Je leest daarna ook het gebed van Jona, dat hij doet in de vis. Ik denk niet dat hij dat gebed stil geeft gebeden. Het is een loflied op God! “In mijn nood roep ik de HEER aan en hij antwoordt mij. Uit het rijk van de dood schreeuw ik om hulp – u hoort mijn stem! U slingerde mij de diepte in, naar het hart van de zee. Door kolkend water ben ik omgeven, zwaar slaan uw golven over mij heen. Ik dacht: Verstoten ben ik, verbannen uit uw ogen. Maar eens zal ik opnieuw uw heilige tempel aanschouwen. Het water stijgt tot aan mijn lippen, muren van water storten op mij neer, zeewier om mijn hoofd verstikt mij. Ik zink tot de bodem, waar de bergen oprijzen, naar het rijk dat zijn grendels voorgoed achter mij sluit. Maar u trekt mij levend uit de dood omhoog, o HEER, mijn God!” God liet Jona niet los. En na drie dagen werd hij op het land gespuwd en heeft hij een hele stad zich doen bekeren tot God.

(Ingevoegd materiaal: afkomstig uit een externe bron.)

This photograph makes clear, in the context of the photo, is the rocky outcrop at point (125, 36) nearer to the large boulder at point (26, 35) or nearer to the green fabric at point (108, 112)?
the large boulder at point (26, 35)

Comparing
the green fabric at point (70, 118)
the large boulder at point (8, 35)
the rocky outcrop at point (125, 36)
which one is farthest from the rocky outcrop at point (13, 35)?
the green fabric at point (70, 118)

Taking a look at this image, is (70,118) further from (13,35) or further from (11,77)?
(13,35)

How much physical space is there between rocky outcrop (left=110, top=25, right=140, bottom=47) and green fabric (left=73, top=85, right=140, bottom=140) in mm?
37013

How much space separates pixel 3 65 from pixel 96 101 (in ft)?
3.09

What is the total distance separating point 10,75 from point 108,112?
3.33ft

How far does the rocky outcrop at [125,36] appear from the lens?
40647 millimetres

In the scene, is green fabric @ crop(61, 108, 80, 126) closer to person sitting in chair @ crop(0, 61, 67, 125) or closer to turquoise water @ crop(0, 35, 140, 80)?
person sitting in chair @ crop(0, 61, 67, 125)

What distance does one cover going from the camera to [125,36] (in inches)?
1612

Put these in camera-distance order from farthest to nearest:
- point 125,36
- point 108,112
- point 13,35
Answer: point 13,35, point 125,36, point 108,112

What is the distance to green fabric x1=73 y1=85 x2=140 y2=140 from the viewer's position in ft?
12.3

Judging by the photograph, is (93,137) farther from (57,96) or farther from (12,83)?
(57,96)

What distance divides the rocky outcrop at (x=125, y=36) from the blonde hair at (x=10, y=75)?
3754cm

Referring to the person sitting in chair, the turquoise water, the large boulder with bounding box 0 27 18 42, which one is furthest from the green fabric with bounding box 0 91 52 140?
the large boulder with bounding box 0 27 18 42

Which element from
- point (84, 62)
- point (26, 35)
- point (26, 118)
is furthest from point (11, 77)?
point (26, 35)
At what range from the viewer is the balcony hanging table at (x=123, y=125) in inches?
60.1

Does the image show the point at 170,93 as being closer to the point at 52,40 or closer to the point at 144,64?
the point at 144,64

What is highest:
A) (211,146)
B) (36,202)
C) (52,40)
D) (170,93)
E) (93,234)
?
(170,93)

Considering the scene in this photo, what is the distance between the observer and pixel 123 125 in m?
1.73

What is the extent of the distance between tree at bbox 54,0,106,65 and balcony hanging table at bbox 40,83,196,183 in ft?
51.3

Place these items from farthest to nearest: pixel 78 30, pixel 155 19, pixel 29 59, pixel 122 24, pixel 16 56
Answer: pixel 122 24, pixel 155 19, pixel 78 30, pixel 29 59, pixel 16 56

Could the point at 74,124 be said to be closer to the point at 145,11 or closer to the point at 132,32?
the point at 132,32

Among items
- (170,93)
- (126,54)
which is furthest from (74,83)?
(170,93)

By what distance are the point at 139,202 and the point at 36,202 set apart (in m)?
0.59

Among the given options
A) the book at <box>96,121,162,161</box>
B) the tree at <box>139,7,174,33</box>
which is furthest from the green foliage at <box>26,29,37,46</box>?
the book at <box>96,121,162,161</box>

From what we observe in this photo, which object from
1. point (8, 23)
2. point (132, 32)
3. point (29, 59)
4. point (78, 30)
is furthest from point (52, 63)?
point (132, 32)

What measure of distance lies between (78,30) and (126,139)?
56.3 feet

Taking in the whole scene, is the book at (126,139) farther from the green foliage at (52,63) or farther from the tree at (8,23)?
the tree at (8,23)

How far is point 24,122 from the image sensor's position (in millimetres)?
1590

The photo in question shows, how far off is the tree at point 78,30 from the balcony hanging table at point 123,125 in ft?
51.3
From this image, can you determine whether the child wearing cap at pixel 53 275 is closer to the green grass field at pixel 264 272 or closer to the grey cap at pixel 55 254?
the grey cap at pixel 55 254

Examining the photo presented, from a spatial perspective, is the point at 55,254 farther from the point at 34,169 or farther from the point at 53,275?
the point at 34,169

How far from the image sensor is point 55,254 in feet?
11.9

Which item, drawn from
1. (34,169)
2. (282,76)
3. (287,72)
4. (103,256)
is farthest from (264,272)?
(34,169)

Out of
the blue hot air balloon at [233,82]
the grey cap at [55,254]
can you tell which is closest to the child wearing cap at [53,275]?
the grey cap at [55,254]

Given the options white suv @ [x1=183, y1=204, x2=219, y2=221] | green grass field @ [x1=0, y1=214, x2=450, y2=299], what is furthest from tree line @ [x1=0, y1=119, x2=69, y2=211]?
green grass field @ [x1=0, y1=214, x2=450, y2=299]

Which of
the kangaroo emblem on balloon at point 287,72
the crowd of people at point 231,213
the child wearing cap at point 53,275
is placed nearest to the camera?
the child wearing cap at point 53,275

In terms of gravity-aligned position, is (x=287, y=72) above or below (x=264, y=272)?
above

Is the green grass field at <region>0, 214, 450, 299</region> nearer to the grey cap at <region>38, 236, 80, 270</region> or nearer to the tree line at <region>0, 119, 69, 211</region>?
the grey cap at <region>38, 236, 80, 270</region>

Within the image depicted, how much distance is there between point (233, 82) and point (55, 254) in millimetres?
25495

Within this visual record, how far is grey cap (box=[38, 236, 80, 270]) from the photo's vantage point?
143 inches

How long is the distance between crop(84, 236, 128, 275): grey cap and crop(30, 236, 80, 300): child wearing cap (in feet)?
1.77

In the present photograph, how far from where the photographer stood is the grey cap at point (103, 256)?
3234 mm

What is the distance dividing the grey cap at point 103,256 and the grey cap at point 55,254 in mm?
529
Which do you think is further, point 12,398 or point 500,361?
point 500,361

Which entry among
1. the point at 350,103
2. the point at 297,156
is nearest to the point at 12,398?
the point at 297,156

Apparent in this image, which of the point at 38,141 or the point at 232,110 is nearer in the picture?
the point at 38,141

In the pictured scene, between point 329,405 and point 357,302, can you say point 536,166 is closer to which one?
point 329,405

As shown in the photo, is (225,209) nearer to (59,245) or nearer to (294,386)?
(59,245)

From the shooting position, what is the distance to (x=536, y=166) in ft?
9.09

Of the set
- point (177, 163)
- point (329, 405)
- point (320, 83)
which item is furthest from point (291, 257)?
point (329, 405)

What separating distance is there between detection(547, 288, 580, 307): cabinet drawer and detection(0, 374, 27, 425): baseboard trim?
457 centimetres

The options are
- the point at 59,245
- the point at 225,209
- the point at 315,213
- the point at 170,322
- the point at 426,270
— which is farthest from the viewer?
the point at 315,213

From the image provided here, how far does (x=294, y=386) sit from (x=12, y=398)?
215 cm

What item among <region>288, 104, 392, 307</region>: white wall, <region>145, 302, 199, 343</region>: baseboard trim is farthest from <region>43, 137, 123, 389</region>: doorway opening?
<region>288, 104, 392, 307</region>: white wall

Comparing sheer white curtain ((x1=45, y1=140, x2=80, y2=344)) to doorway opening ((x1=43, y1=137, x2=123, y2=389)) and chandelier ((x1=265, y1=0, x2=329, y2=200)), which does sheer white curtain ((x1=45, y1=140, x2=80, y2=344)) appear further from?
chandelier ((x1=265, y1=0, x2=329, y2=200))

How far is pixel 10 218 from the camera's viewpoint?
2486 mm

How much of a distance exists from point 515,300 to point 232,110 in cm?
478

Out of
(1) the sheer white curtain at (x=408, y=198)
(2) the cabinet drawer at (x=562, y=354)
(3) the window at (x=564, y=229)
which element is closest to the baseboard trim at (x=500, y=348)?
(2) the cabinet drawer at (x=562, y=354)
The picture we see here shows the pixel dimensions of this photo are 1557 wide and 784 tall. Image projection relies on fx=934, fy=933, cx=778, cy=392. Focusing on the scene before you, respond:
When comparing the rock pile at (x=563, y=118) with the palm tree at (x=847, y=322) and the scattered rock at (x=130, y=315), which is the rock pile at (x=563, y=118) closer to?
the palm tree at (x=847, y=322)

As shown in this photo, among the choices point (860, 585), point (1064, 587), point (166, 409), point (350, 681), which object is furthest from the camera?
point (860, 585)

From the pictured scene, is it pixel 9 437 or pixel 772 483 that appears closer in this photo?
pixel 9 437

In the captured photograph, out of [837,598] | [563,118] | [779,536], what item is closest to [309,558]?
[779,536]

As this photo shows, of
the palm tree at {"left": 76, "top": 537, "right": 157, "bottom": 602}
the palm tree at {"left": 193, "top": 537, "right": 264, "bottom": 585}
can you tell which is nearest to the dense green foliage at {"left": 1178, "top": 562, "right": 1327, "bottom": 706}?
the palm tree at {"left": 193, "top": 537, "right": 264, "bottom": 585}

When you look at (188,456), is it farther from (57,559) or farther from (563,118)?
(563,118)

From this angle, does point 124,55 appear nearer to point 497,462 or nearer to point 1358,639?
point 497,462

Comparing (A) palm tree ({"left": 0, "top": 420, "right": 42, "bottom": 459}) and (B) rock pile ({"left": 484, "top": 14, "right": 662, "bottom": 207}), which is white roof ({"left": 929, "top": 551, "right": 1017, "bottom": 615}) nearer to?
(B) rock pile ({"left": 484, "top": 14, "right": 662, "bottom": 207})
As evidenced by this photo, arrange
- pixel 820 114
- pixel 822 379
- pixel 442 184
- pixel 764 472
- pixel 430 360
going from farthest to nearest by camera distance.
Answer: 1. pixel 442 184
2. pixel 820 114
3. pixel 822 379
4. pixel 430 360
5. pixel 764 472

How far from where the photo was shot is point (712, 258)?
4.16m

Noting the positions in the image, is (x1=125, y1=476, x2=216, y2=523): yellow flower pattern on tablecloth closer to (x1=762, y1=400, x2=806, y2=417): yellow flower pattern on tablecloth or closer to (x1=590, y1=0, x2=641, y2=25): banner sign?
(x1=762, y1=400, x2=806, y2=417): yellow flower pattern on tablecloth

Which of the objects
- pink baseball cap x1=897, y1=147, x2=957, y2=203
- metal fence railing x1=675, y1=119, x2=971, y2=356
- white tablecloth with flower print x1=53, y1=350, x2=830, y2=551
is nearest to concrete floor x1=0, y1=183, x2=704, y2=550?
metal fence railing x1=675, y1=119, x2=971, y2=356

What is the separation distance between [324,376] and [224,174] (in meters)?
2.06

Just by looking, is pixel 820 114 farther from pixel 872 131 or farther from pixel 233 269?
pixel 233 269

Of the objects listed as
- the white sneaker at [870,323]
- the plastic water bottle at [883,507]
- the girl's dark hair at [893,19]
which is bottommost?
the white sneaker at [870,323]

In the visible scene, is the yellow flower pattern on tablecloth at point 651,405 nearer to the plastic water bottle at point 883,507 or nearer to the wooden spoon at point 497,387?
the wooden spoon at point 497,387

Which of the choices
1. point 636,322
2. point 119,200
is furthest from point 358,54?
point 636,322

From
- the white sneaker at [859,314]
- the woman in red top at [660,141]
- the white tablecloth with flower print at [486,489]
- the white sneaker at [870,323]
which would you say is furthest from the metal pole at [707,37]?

Misschien hebben mensen jou wel teleurgesteld. En heb jij ze vervolgens de deur gewezen, en wilde je niks meer met hen te maken hebben. God is niet zo. Als wij Hem teleurstellen, blijft er altijd een deur open. En misschien is het goed om ook de mensen die jou en mij teleurgesteld hebben niet uit je leven weg te duwen. Even wat afstand, dat is goed. Even time-out. Maar doe, net als God niet bij ons, niet de deur dicht. Denk daar eens over na, en lees het boekje Jona. God laat jou nooit vallen!